___ Working data
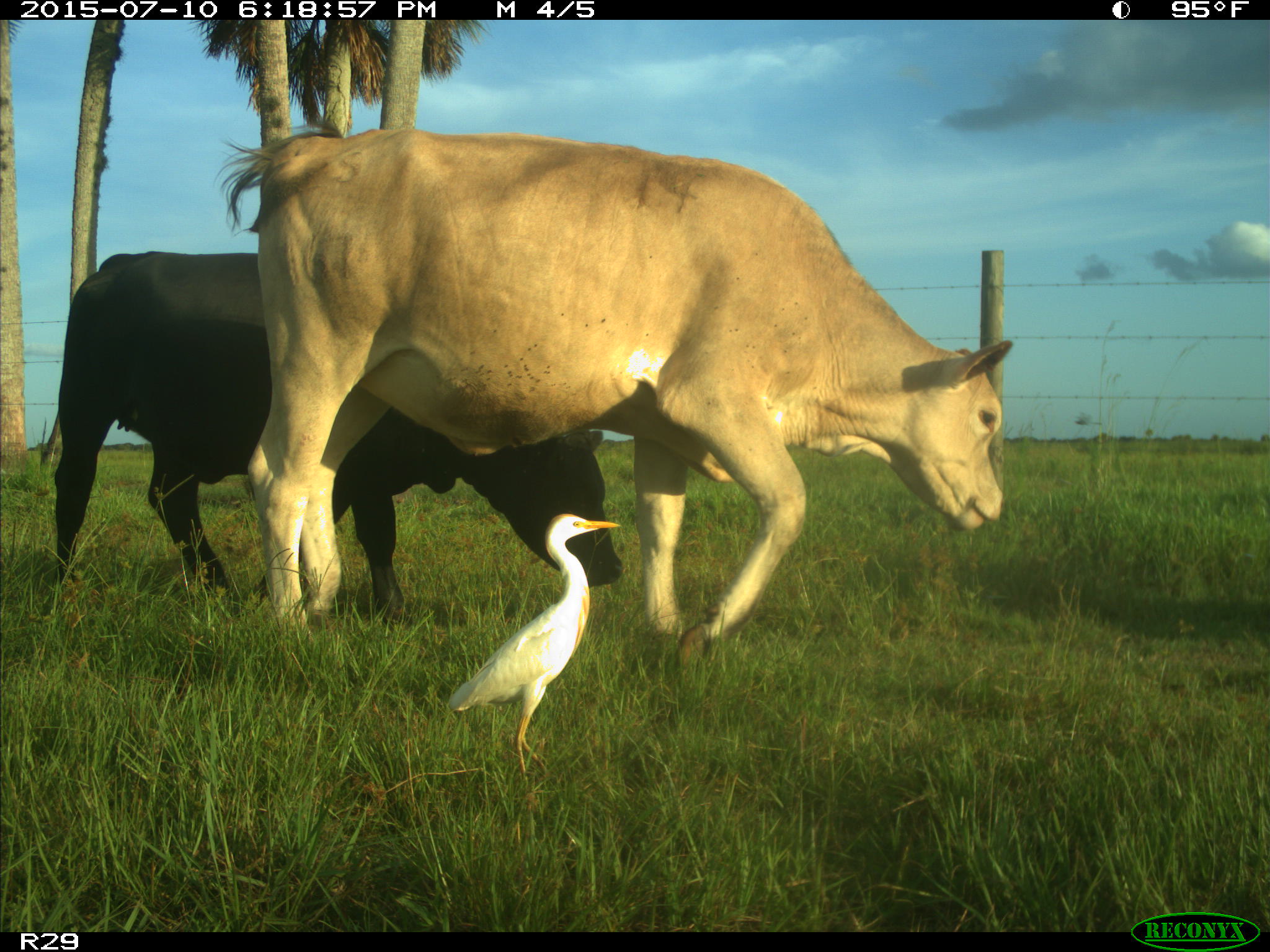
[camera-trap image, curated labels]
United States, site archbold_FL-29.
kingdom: Animalia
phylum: Chordata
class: Mammalia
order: Artiodactyla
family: Bovidae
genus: Bos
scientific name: Bos taurus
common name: domestic cow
Bos taurus (domestic cow).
______
» How to complete this task
Only the text of the records is to be reproduced exactly; skip the pictures.

» Worked solution
[camera-trap image, curated labels]
United States, site archbold_FL-29.
kingdom: Animalia
phylum: Chordata
class: Mammalia
order: Artiodactyla
family: Bovidae
genus: Bos
scientific name: Bos taurus
common name: domestic cow
Bos taurus (domestic cow).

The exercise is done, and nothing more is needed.